Arnold said that resistance training was more than just lifting a weight from point A to point B. In his words: "The weights are just a means to an end. How well you contract the muscles is what training is all about."

To maximize muscle development, he talked about developing a strong "mind-muscle connection" where he'd visualize the muscle being trained and feel it working through a complete range of motion during each rep. While it may sound hokey, research shows that the mind-muscle connection can significantly improve muscle recruitment.

The Study

Researchers had a group of subjects perform two sets of lat pulldowns with only basic instruction. Then, after a period of rest, the subjects performed a couple of additional sets, only this time they received instruction on how to emphasize the latissimus dorsi while de-emphasizing the biceps.

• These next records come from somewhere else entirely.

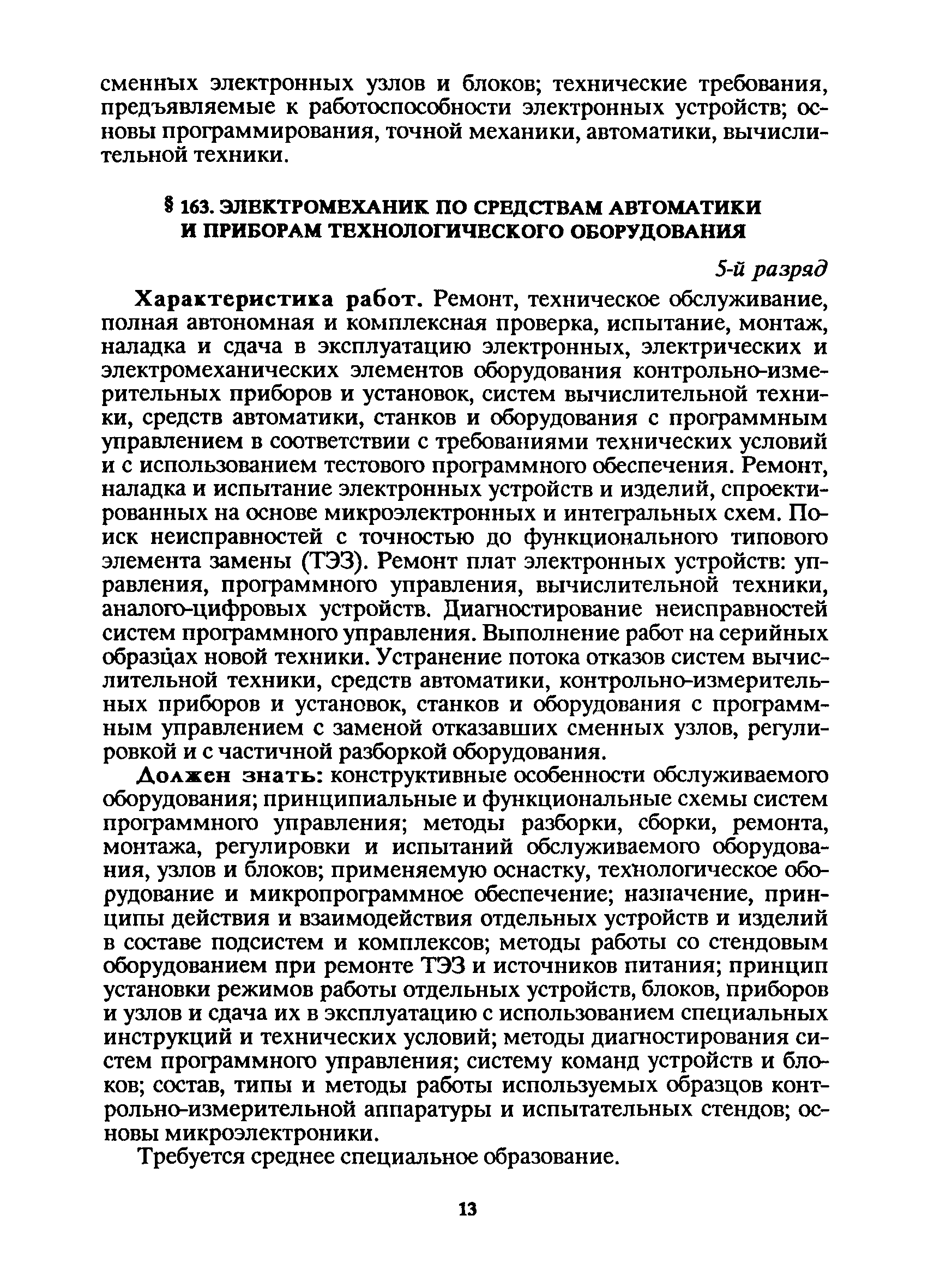 сменных электронных узлов и блоков; технические требования, предъявляемые к работоспособности электронных устройств; основы программирования, точной механики, автоматики, вычислительной техники.

§ 163. ЭЛЕКТРОМЕХАНИК ПО СРЕДСТВАМ АВТОМАТИКИ И ПРИБОРАМ ТЕХНОЛОГИЧЕСКОГО ОБОРУДОВАНИЯ

5-й разряд

Характеристика работ. Ремонт, техническое обслуживание, полная автономная и комплексная проверка, испытание, монтаж, наладка и сдача в эксплуатацию электронных, электрических и электромеханических элементов оборудования контрольно-измерительных приборов и установок, систем вычислительной техники, средств автоматики, станков и оборудования с программным управлением в соответствии с требованиями технических условий и с использованием тестового программного обеспечения. Ремонт, наладка и испытание электронных устройств и изделий, спроектированных на основе микроэлектронных и интегральных схем. Поиск неисправностей с точностью до функционального типового элемента замены (ТЭЗ). Ремонт плат электронных устройств: управления, программного управления, вычислительной техники, аналого-цифровых устройств. Диагностирование неисправностей систем программного управления. Выполнение работ на серийных образцах новой техники. Устранение потока отказов систем вычислительной техники, средств автоматики, контрольно-измерительных приборов и установок, станков и оборудования с программным управлением с заменой отказавших сменных узлов, регулировкой и с частичной разборкой оборудования.

Должен знать: конструктивные особенности обслуживаемого оборудования; принципиальные и функциональные схемы систем программного управления; методы разборки, сборки, ремонта, монтажа, регулировки и испытаний обслуживаемого оборудования, узлов и блоков; применяемую оснастку, технологическое оборудование и микропрограммное обеспечение; назначение, принципы действия и взаимодействия отдельных устройств и изделий в составе подсистем и комплексов; методы работы со стендовым оборудованием при ремонте ТЭЗ и источников питания; принцип установки режимов работы отдельных устройств, блоков, приборов и узлов и сдача их в эксплуатацию с использованием специальных инструкций и технических условий; методы диагностирования систем программного управления; систему команд устройств и блоков; состав, типы и методы работы используемых образцов контрольно-измерительной аппаратуры и испытательных стендов; основы микроэлектроники.

Требуется среднее специальное образование.

13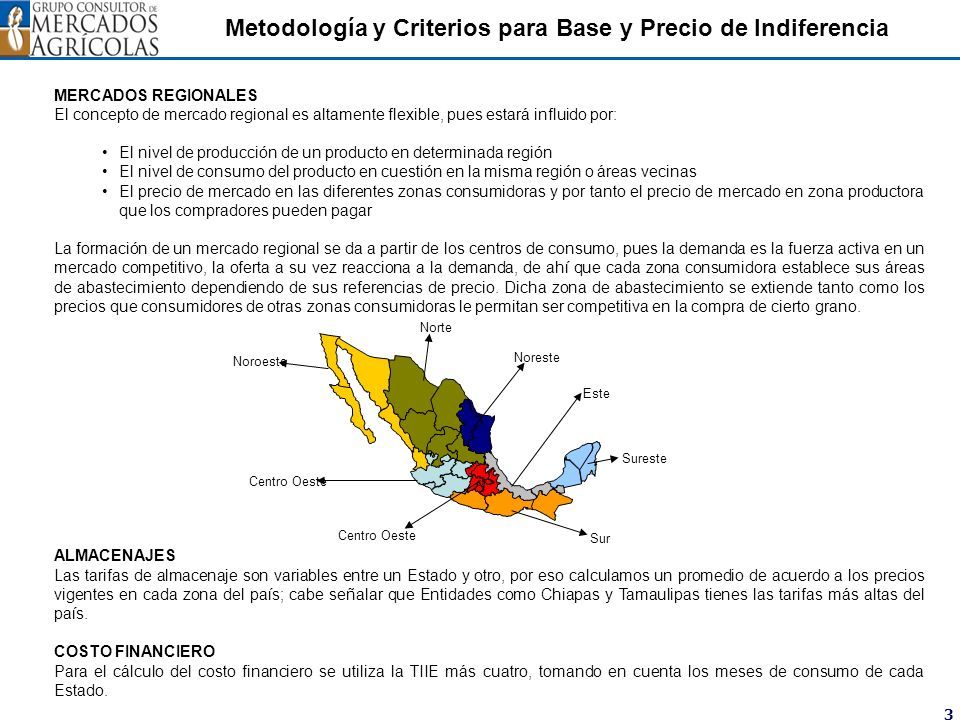 GRUPO CONSULTOR DE MERCADOS AGRÍCOLAS

Metodología y Criterios para Base y Precio de Indiferencia

MERCADOS REGIONALES
El concepto de mercado regional es altamente flexible, pues estará influido por:

• El nivel de producción de un producto en determinada región
• El nivel de consumo del producto en cuestión en la misma región o áreas vecinas
• El precio de mercado en las diferentes zonas consumidoras y por tanto el precio de mercado en zona productora que los compradores pueden pagar

La formación de un mercado regional se da a partir de los centros de consumo, pues la demanda es la fuerza activa en un mercado competitivo, la oferta a su vez reacciona a la demanda, de ahí que cada zona consumidora establece sus áreas de abastecimiento dependiendo de sus referencias de precio. Dicha zona de abastecimiento se extiende tanto como los precios que consumidores de otras zonas consumidoras le permitan ser competitiva en la compra de cierto grano.

Norte
Noroeste
Noreste
Este
Sureste
Centro Oeste
Centro Oeste
Sur

ALMACENAJES
Las tarifas de almacenaje son variables entre un Estado y otro, por eso calculamos un promedio de acuerdo a los precios vigentes en cada zona del país; cabe señalar que Entidades como Chiapas y Tamaulipas tienes las tarifas más altas del país.

COSTO FINANCIERO
Para el cálculo del costo financiero se utiliza la TIIE más cuatro, tomando en cuenta los meses de consumo de cada Estado.

3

The results? Muscle activity in the lats, as measured by EMG, was significantly increased in sets performed with a mind-muscle connection. In other words, simply concentrating on the target musculature resulted in greater activation of this muscle.

How to Develop It

Here's how to apply the technique for optimal effect. Rather than thinking about where you feel a muscular stimulus, think about where you're SUPPOSED to feel the stimulus. In the example of the lat pulldown, you must focus on pulling the weight down using only the muscles in your back. Continue with this thought process until you reach the bottom phase of the movement and then squeeze your shoulder blades together, feeling a distinct contraction in your lats.

On the eccentric (negative) portion of the rep, force your lats to resist the gravitational force of the weight so that the muscles lengthen in a controlled fashion. When you approach the starting point of the exercise, you should feel a complete stretch in the lats, and, without hesitation, proceed to the next rep by repeating the process. Keeping your mental focus channeled in this manner will direct the majority of stress to the target muscles of your back, thereby maximizing stimulation.

Multiple studies have emerged for other muscle groups such as the abs and glutes, all showing the same thing – concentrated effort increases neural activation to the intended musculature. Don't get discouraged if it takes longer to develop a mental link with certain muscles than others. It's generally easier to mentally connect with the muscles of the arms and legs than it is with those of the torso. With practice and patience, you'll develop a connection with all the muscles in your body.